*Given information*.
|---|
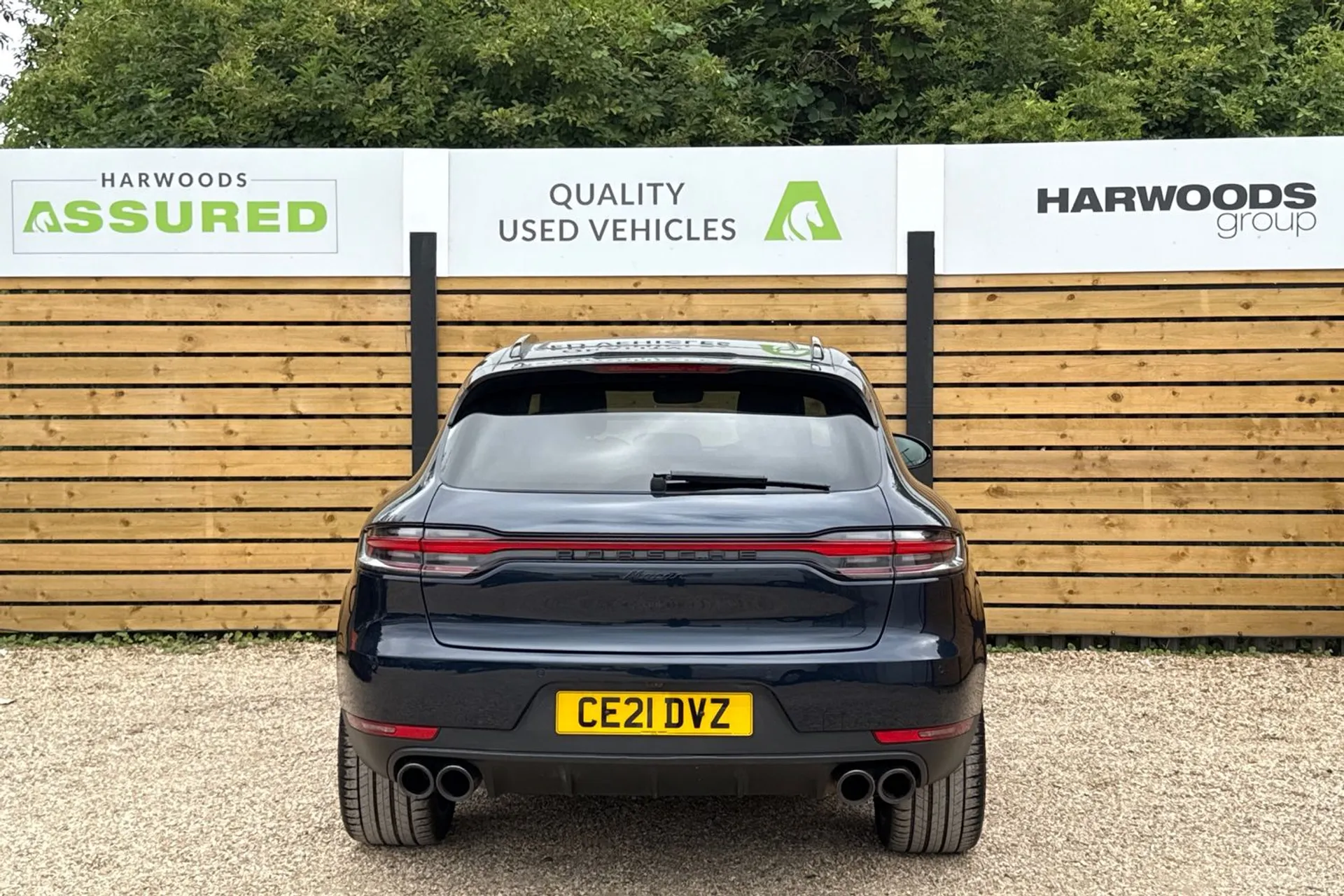 Porsche MACAN thumbnail image number 8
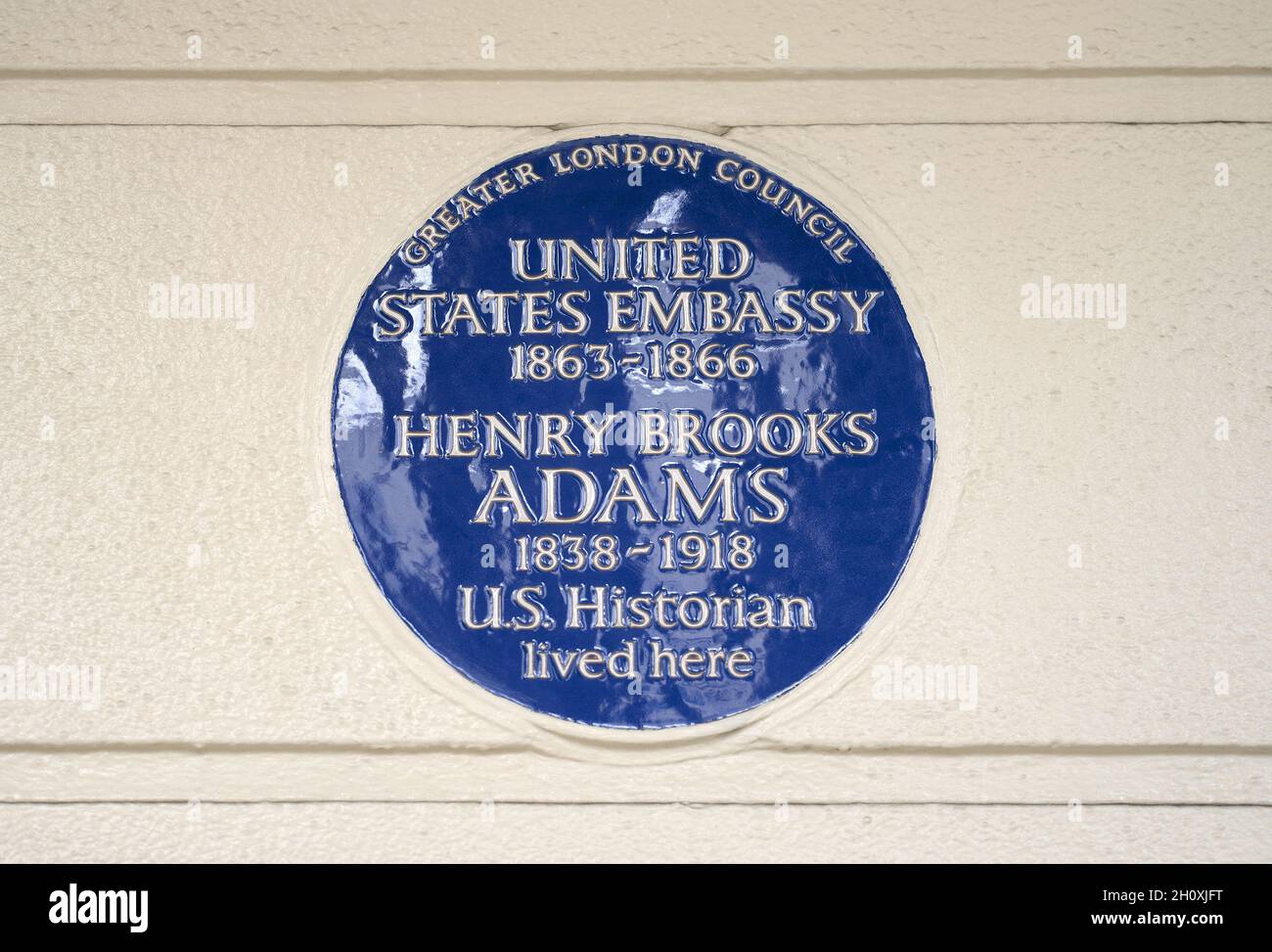 Londra, Regno Unito. Targa commemorativa: 'Ambasciata degli Stati Uniti 1863-1866. Henry Brooks Adams 1838-1918 storico degli Stati Uniti visse qui' al 98 Portland Place, Westmi Foto Stock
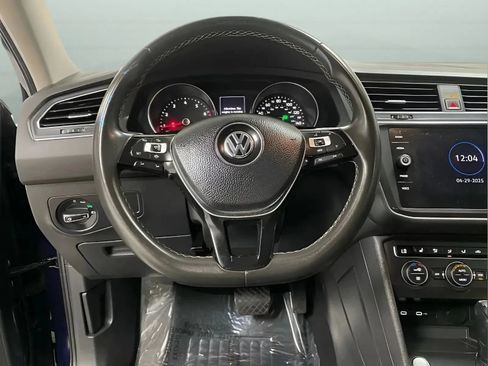 Used 2021 Volkswagen Tiguan S FWD image 9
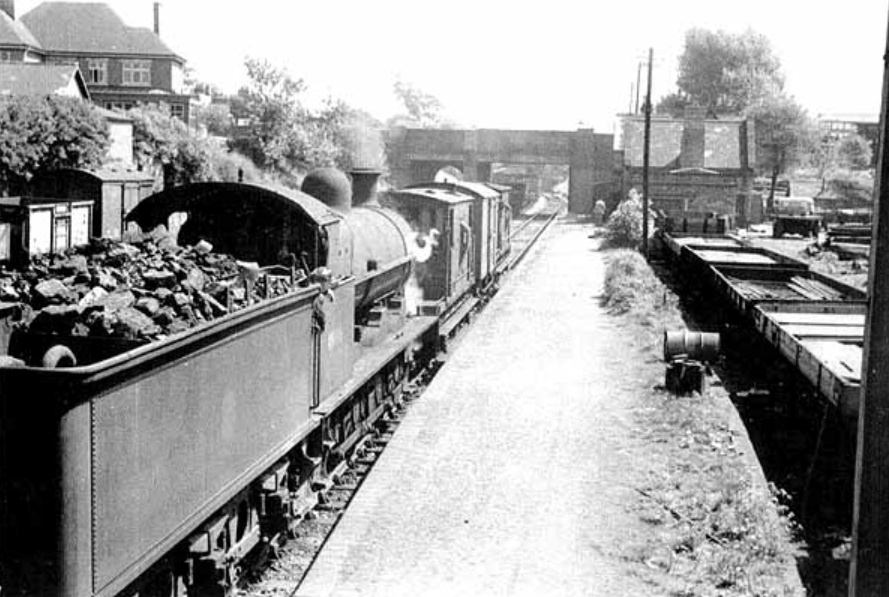 WestMidRailway's tweet photo. Happy #BlackCountryDay!

Today we're celebrating the Black Country's rich heritage – a place built on innovation, industry and the railways that kept its communities connected. https://t.co/pREwJ8mZAX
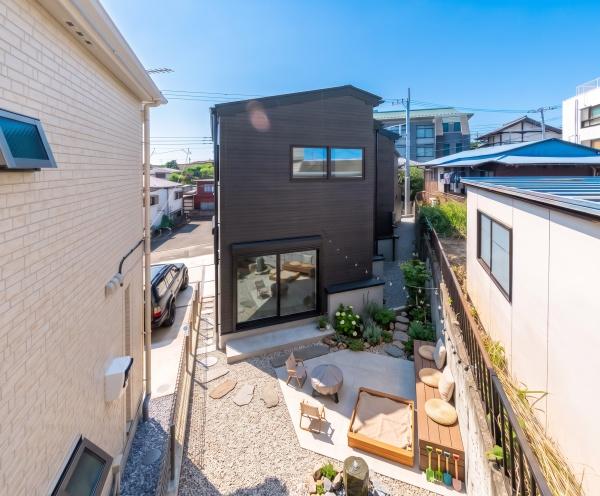 横浜市南区庚台の新築一戸建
|---|
*What to do*.
Please give the lines again, starting at the line containing "Today we're celebrating" and ending at the end of the records, with "celebrating" swapped for "honoring" and everything else unchanged. Leave the pictures out of the answer.

*Response area*.
Today we're honoring the Black Country's rich heritage – a place built on innovation, industry and the railways that kept its communities connected. https://t.co/pREwJ8mZAX
 横浜市南区庚台の新築一戸建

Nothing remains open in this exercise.